While there are 10 open for visitors, their hours vary by season. Here are the top five must-see mansions during a relaxing New England summer.


Killer ocean views at The Breakers

Your jaw will drop as you step into the former home of the Vanderbilts. With 70 rooms — many of which were originally built in Europe and shipped to America— the Breakers is the largest and most exquisite of all the Newport mansions. Beautifully appointed, its the bird’s eye view of the ocean that makes it truly spectacular. After you’ve toured the home and the gardens, be sure to visit Newport’s Cliff Walk where you can take photos of the waves crashing along the cliffs.


Roam through the gardens at the Elms

After viewing the The Breakers, the classical architecture and “minimalist” interior of The Elms may seem like understated charm. A quick look out one of the windows at the back garden will change that, though. Complete with bronze and marble statues, sunken flower gardens that resemble those at Hampton Court, and exquisite walking paths, it’s clear that the garden was the centerpiece of this impressive homestead. After exploring the flora and fauna, be sure to inquire about the servants tour, where you can get an inside look into the lives of the people who maintained the home and even see some of the rooftop of the mansion.


A stunning design with a not-so-clever name at Marble House

The Vanderbilts adored Newport, but, unfortunately, lacked creativity when it came to naming their homes. Made entirely of, yes, marble and inspired by the Petit Trianon at Versailles, the Marble House was considered by the press as the “most opulent house in America” when
it was completed in 1892. The Gothic Room, designed by original architect Richard Morris Hunt to house Alva Vanderbilt’s extensive collection of Medieval and Renaissance art objects, is one of the house’s highlights. The room appropriately features Gothic arches, several brightly colored stained glass windows and and an elaborate ribbed ceiling done in the Gothic motif.


Recreate Gatsby at Rosecliff

You know you’ve designed an exquisite home when several films opt to use it as a backdrop.

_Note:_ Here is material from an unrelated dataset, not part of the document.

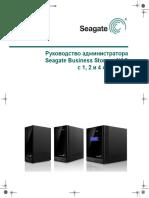seagate-nas-admin-guide-ag-ru-ru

From the 1974 adaptation of The Great Gatsby to the more recent 27 Dresses, the Rosecliff is certainly no stranger to Hollywood, something silver heiress “Tessie” Fair Oelrichs would undoubtedly be proud to hear. Costing $2.5 million to build way back in 1902, it is also one of the most expensive homes on the Newport coastline.

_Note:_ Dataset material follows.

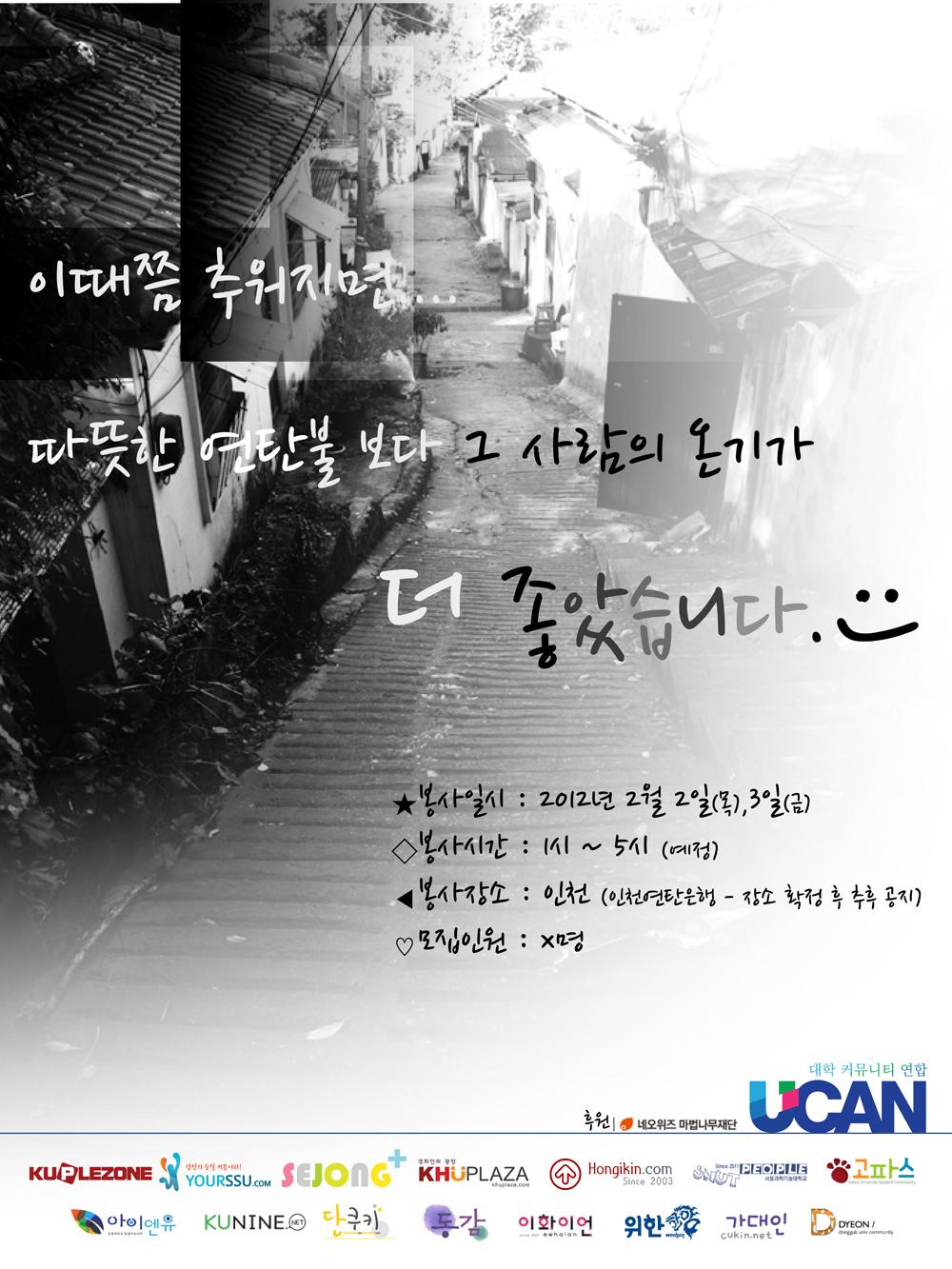 ucan-게시글-01.jpg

Discover the one that inspired them all at Chateau-ser-mer

Before the Vanderbilts stepped up to the plate, Chateau-ser-Mer was the crown jewel of Rhode Island. Its traditional Victorian architecture and decorating are a far cry from the excessive tastes of the Industrialists, but without it America’s elite would never have discovered the magic of Newport. Known for the killer parties and decadent gatherings frequently held there, Chateau-Sur-Mer practically invented the New England summer escape.

Pending seasonal closures, all five of these mansions can be visited with one ticket from the Newport Preservation Society.